Current Trends for National Bibliography through Analyzing the Status of Representative National Bibliographies (주요국 국가서지 현황조사를 통한 국가서지의 최신 경향 분석)

  • Lee, Mihwa;Lee, Ji-Won
    • Journal of the Korean BIBLIA Society for library and Information Science
    • /
    • v.32 no.1
    • /
    • pp.35-57
    • /
    • 2021
  • This paper is to grasp the current trends of national bibliographies through analyzing representative national bibliographies using literature review, analysis of national bibliographies' web pages and survey. First, in order to conform to the definition of a national bibliography as a record of a national publication, it attempts to include a variety of materials from print to electronic resources, but in reality it cannot contain all the materials, so there are exceptions. It is impossible to create a general selection guide for national bibliography coverage, and a plan that reflects the national characteristics and prepares a valid and comprehensive coverage based on analysis is needed. Second, cooperation with publishers and libraries is being made to efficiently generate national bibliography. For the efficiency of national bibliography generation, changes should be sought such as the standardization and consistency, the collection level metadata description for digital resources, and the creation of national bibliography using linked data. Third, national bibliography is published through the national bibliographic online search system, linked data search, MARC download using PDF, OAI-PMH, SRU, Z39.50, and mass download in RDF/XML format, and is integrated with the online public access catalog or also built separately. Above all, national bibliographies and online public access catalogs need to be built in a way of data reuse through an integrated library system.
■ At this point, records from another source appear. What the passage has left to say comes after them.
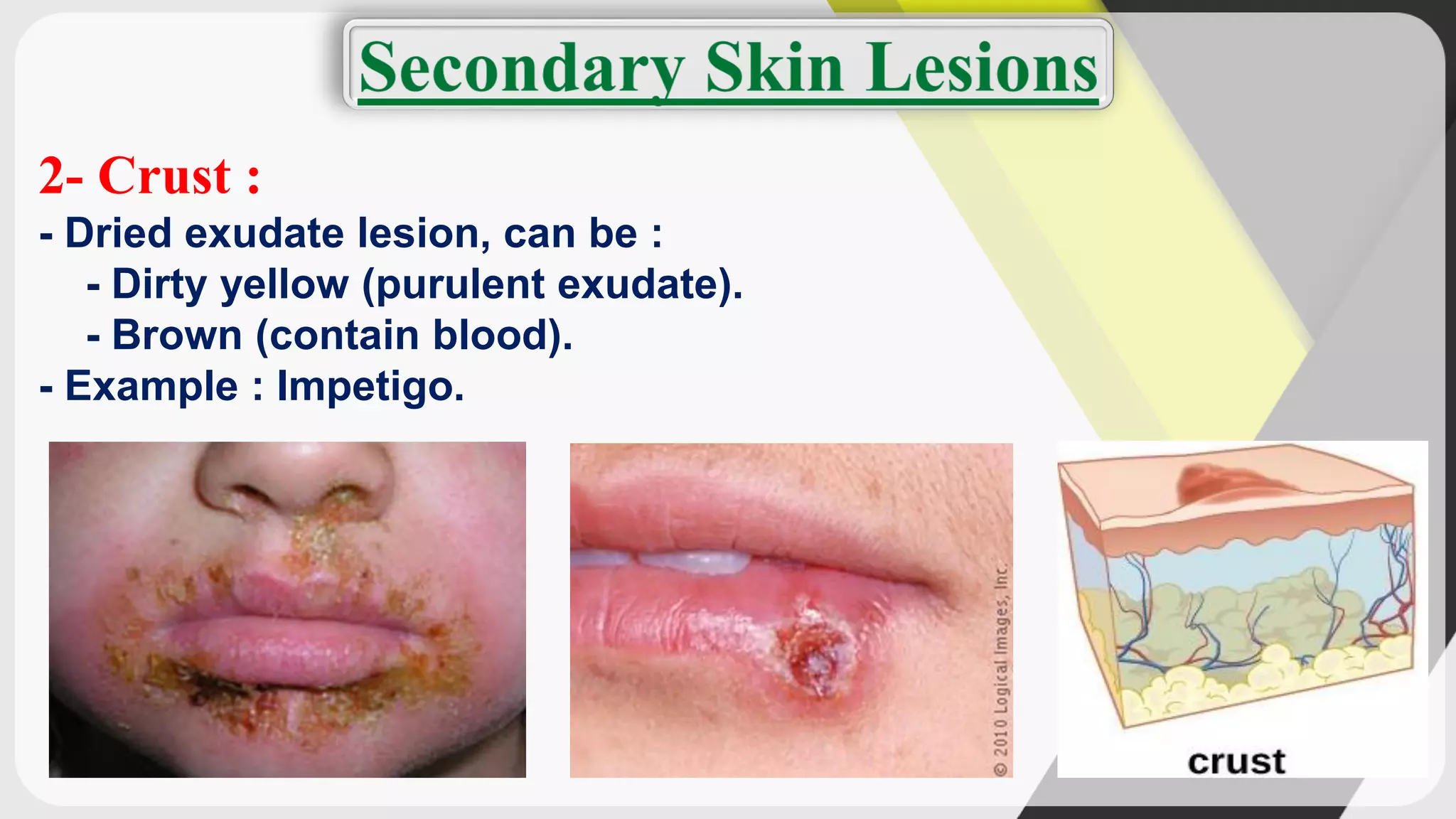 Secondary Skin Lesions

2- Crust :

- Dried exudate lesion, can be :

- Dirty yellow (purulent exudate).

- Brown (contain blood).

- Example : Impetigo.

© 2010 Logical Images, Inc.

crust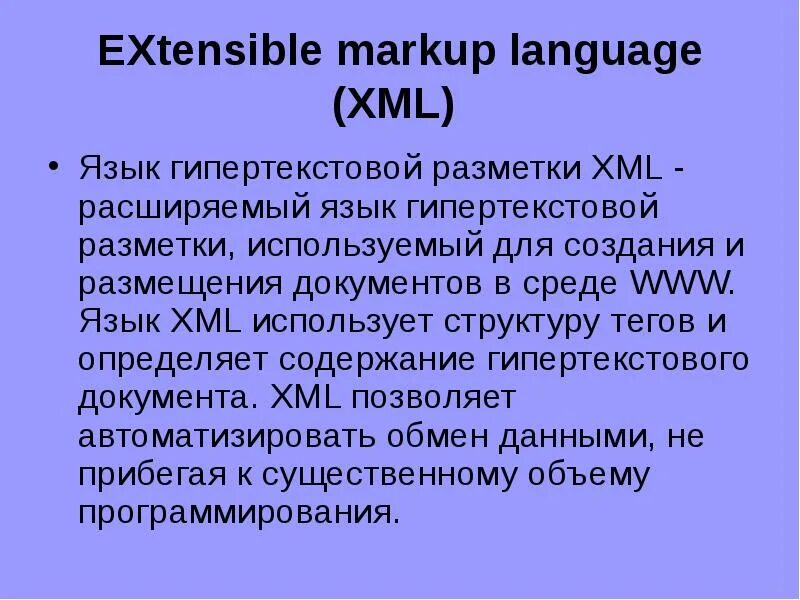 EXtensible markup language (XML)

• Язык гипертекстовой разметки XML - расширяемый язык гипертекстовой разметки, используемый для создания и размещения документов в среде WWW. Язык XML использует структуру тегов и определяет содержание гипертекстового документа. XML позволяет автоматизировать обмен данными, не прибегая к существенному объему программирования.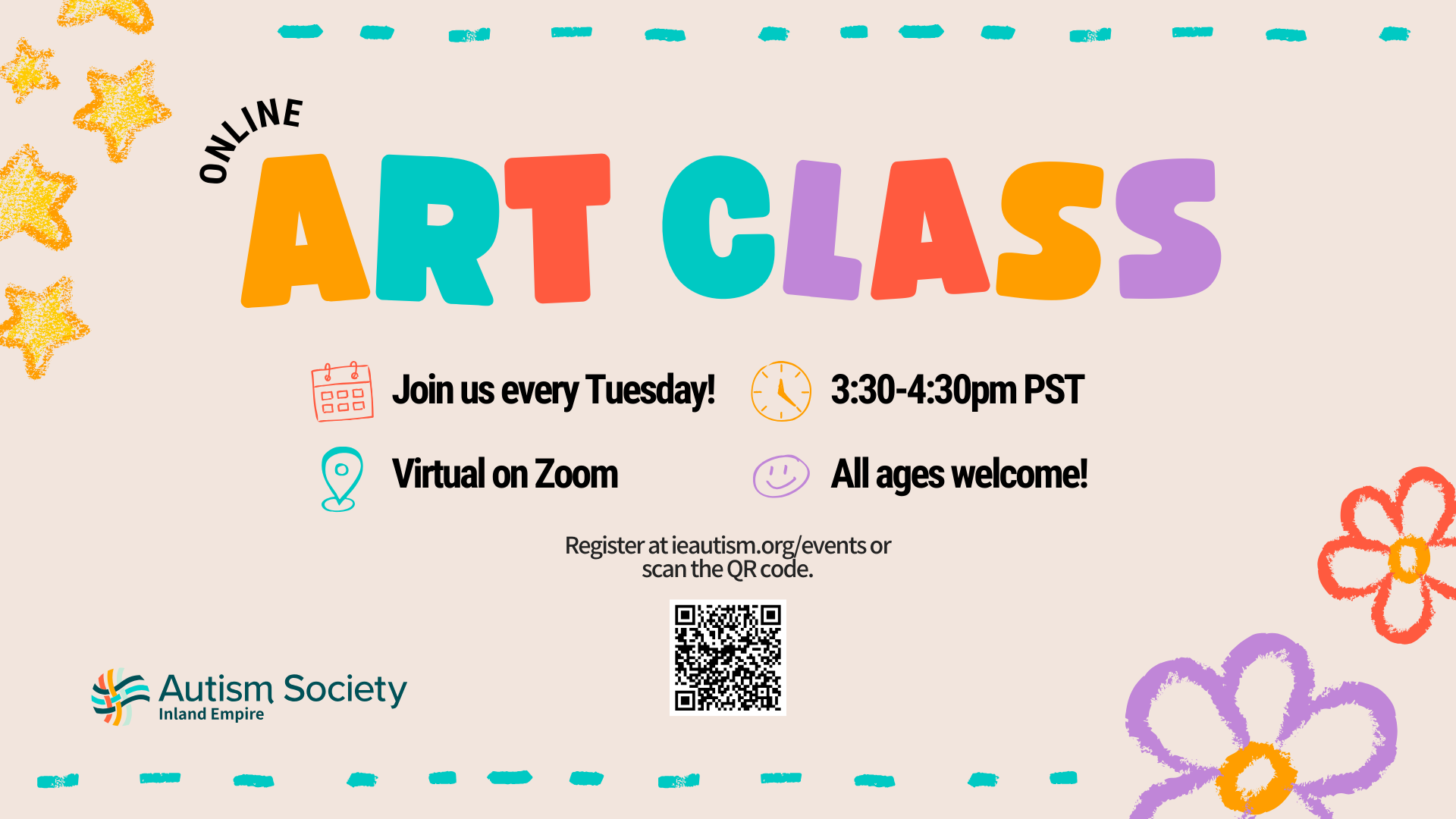 ONLINE
ART CLASS

Join us every Tuesday!

3:30-4:30pm PST

Virtual on Zoom

All ages welcome!

Register at ieautism.org/events or scan the QR code.

Autism Society
Inland Empire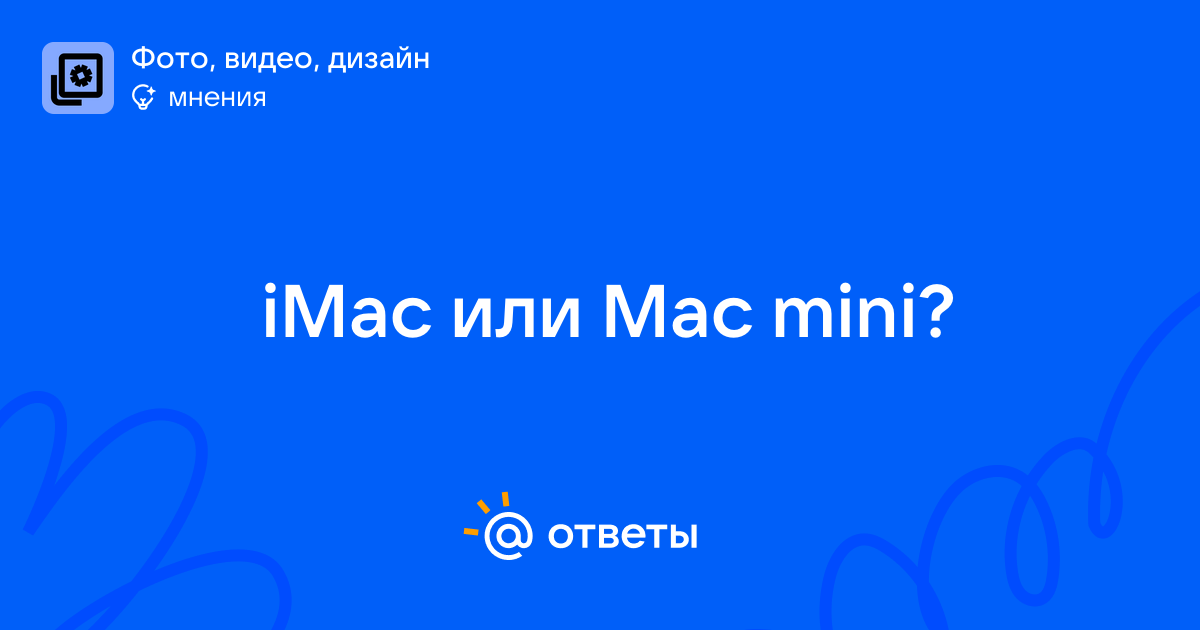 Фото, видео, дизайн
мнения

iMac или Mac mini?

@ ответы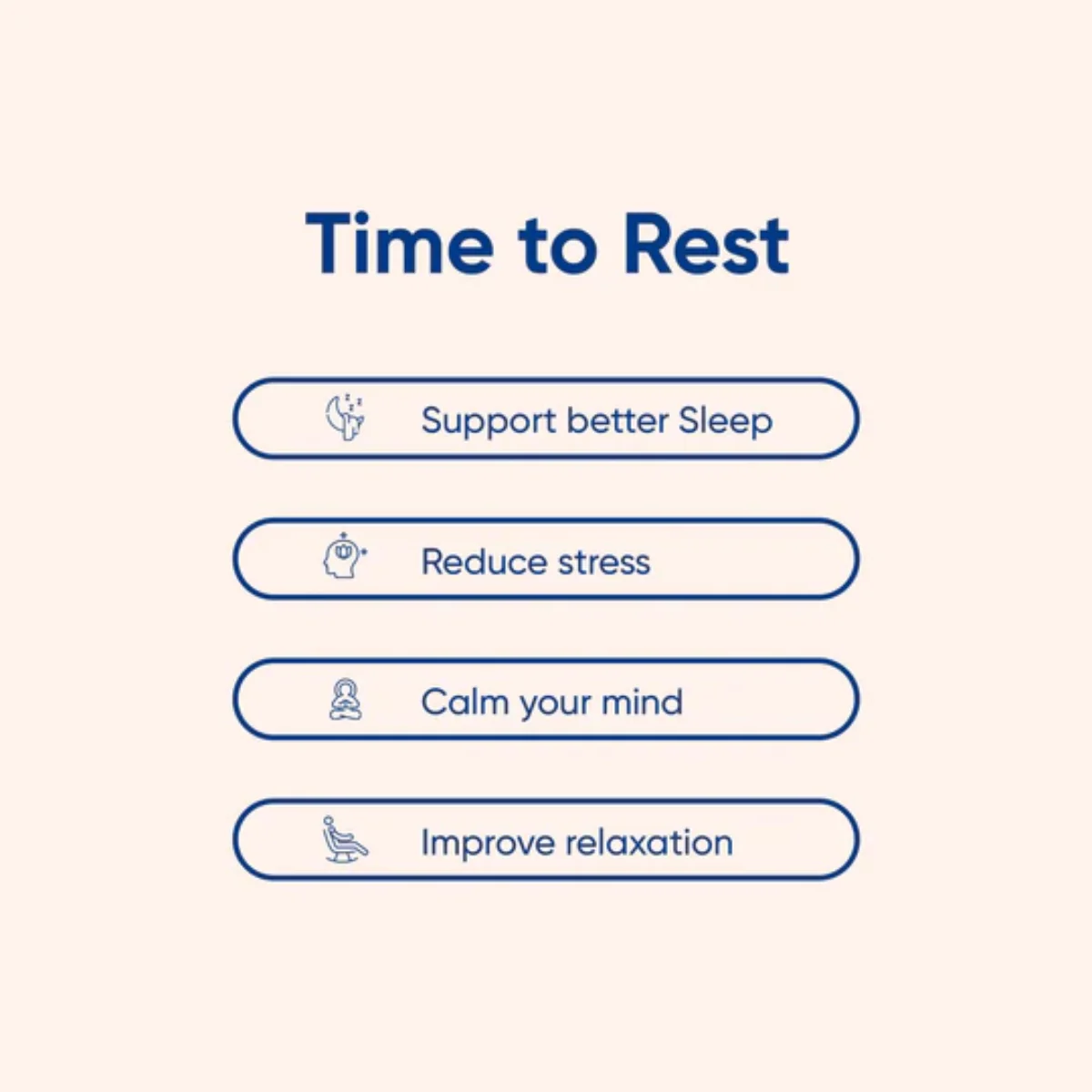 Time to Rest

Support better Sleep

Reduce stress

Calm your mind

Improve relaxation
Fourth, as a differentiated function for national bibliography, various services such as user tagging and national bibliographic statistics are provided along with various browsing functions. In addition, services of analysis of national bibliographic big data, links to electronic publications, and mass download of linked data should be provided, and it is necessary to identify users' needs and provide open services that reflect them in order to develop differentiated services. Through the current trends and considerations of the national bibliographies analyzed in this study, it will be possible to explore changes in national and international national bibliography.